PROBLEM 1.
Answer these from the article on Wellington's City to Sea Bridge:
(a) What were the playful columns of the new Athfield Architects library shaped like?
(b) According to the article, why is the bridge now under serious threat of demolition?
(c) In what year did John Gray move to Wellington from Australia?
PROBLEM 2. Carry the article on Wellington's City to Sea Bridge forward past its final sentence, keeping its voice and subject.

TEXT BLOCK.
________

Wellington’s City to Sea Bridge (Photo: Paul McCredie)
Wellington’s City to Sea Bridge (Photo: Paul McCredie)

WellingtonAugust 14, 2024

In praise of Wellington’s City to Sea Bridge

Wellington’s City to Sea Bridge (Photo: Paul McCredie)
Wellington’s City to Sea Bridge (Photo: Paul McCredie)

Most bridges are marvels of sleek engineering, but the City to Sea Bridge takes an almost contrarian approach. 

Wellington in 1990 was definitely a vibe. Despite a grinding recession that had dragged on since the sharemarket plunge three years earlier, cash was being splashed on a bunch of big civic projects that would redefine the city. The capital’s waterfront, locked away for decades behind cast-iron fencing, was finally being opened up as public space. A whole street had been closed off to begin the creation of Civic Square, and a brand-new library by Athfield Architects – its playful columns shaped like nikau palms – was being built to overlook it. Even more surprising: the square and the waterfront were about to be linked by a ravishingly eccentric structure: the City to Sea Bridge, designed by John Gray and the late Rewi Thompson (Te Aitanga-a-Hauiti, Ngāti Raukawa ki te Tonga).

Photo: Paul McCredie

So much has changed since then. The library is being completely rebuilt, the Town Hall is mired in an interminable renovation, the council has abandoned its Civic Square offices, and City Gallery is closed. And now the City to Sea Bridge is under serious threat of demolition because of the cost of seismic strengthening.

Wellington faces a range of impossible choices. Cities need to grow and evolve while retaining some sort of collective memory in their built environment, and there’s no perfect way to do it. Everyone has their heritage fetish: talk of the importance of retaining old villas drives me insane, but I have a particularly soft spot for the City to Sea Bridge. I’m writing this piece in an attempt to explain why.  

Wanting to know more about the bridge was one of the things that led me and my friend Jade Kake to make a book about Rewi Thompson and his often underappreciated genius.

Photo: Paul McCredie

Lots of people think Ian Athfield designed the City to Sea Bridge as an extension of his firm’s work in Civic Square. Athfield and Rewi were friends who worked together on Capital Discovery Place – the short-lived children’s museum under the steps on Civic Square – and an unsuccessful proposal for Te Papa with Canadian-American architect Frank Gehry, the designer of the Guggenheim Bilbao. But the City to Sea Bridge is the creation of Rewi and architect John Gray – who’s currently engaged in the campaign to save it.

Gray moved to Wellington from Australia in 1974 and was appalled at what he found. “I nearly turned around and went home again, I was so horrified by the barrenness of it all,” he remembers. “There was negligible street life and the waterfront was out of bounds.”

________

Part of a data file

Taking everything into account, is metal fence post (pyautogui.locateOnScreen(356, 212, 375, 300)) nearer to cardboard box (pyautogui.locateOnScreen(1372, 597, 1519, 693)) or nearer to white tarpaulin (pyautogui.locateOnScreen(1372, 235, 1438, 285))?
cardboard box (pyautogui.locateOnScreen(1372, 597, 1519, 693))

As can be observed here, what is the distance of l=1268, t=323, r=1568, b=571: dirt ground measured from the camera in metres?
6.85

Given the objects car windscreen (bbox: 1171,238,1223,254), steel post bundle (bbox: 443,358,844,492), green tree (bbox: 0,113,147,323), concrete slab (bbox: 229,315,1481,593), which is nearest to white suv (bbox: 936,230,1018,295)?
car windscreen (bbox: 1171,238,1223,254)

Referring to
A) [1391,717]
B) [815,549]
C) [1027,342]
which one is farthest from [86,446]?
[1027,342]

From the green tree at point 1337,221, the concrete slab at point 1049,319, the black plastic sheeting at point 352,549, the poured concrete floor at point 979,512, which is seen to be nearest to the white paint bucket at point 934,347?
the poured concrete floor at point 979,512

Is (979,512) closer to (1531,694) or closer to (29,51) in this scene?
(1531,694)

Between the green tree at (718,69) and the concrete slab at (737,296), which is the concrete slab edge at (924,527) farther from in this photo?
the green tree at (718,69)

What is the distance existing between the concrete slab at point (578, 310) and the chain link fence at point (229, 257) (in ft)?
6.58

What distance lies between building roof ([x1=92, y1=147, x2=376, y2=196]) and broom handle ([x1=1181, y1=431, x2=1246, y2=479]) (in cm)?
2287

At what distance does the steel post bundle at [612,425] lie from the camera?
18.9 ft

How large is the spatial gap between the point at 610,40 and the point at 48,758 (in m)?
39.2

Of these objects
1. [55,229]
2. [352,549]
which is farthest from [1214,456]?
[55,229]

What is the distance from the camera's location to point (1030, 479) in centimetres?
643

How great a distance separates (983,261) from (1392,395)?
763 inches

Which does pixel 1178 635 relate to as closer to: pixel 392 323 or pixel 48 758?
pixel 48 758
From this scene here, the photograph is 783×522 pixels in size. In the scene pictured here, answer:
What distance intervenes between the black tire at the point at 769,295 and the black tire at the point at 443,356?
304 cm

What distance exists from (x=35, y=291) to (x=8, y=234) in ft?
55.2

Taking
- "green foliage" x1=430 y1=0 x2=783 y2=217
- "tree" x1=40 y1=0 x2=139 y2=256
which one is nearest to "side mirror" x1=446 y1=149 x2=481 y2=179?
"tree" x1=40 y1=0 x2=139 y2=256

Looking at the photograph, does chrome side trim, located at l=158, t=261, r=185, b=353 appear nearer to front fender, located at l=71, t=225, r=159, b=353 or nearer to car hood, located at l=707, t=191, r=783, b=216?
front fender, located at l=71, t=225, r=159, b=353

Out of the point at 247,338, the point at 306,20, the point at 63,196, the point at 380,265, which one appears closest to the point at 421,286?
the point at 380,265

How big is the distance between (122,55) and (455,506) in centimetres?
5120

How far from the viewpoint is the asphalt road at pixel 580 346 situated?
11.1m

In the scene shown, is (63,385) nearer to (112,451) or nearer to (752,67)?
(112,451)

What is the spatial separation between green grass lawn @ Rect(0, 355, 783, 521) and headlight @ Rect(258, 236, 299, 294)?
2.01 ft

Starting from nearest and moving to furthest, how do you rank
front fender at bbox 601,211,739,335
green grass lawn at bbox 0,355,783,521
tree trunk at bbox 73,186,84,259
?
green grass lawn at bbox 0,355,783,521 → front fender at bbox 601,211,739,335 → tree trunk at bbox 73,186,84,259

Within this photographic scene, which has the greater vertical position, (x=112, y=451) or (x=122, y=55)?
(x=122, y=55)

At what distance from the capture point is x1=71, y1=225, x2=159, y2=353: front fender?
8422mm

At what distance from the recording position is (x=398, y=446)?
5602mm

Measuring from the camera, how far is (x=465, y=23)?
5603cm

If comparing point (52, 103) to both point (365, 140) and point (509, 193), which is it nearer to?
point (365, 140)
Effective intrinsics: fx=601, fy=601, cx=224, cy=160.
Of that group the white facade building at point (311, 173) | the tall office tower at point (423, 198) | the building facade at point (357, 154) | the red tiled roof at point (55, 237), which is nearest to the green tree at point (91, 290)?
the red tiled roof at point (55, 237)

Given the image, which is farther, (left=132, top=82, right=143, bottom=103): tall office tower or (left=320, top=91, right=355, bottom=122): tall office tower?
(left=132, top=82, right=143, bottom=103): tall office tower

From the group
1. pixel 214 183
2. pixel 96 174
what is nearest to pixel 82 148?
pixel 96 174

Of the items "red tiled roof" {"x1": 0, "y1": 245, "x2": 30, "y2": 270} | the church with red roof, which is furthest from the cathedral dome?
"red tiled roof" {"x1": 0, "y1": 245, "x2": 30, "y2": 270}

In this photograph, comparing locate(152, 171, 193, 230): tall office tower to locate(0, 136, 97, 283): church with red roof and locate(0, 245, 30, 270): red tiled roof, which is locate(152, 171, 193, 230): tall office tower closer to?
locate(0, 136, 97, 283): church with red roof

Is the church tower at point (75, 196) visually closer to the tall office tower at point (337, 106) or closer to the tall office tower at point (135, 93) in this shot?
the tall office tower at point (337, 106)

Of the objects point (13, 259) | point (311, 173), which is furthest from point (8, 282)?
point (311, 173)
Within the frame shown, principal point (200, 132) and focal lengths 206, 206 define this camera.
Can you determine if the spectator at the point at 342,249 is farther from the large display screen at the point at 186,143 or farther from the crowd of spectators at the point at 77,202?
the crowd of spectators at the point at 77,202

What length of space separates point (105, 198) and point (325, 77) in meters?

________

EXERCISE RESPONSE 1.
(a) Nikau palms.
(b) Because of the cost of seismic strengthening.
(c) 1974.

EXERCISE RESPONSE 2.
The bridge he designed with Rewi played a big part in changing that. In the 1980s Gray had joined the Wellington Civic Trust, a group that demanded the harbour board open the waterfront for public access. He ended up on a panel of experts charged with determining the waterfront’s future and was eventually asked if he could work with Rewi on the bridge.

Photo: Paul McCredie

Most bridges are marvels of sleek engineering, but one of the reasons I love the City to Sea Bridge is that it takes an almost contrarian approach: it is lumbering in stature and idiosyncratic in its layering of details, an enthralling multi-chapter journey from the city to the lagoon. From Civic Square, you climb the steps past Matt Pine’s huge Oamaru stone sculptures and wander through a split pyramid topped with actual pounamu, a representation of Te Wai Pounamu, the place from which Māui threw his net to fish up Te Ika a Māui. The net is represented in the intricate brick paving on the landward side of the bridge; several drawings in Rewi’s archives show his painstaking experiments with the patterns and colours of the bricks to get the net effect just right.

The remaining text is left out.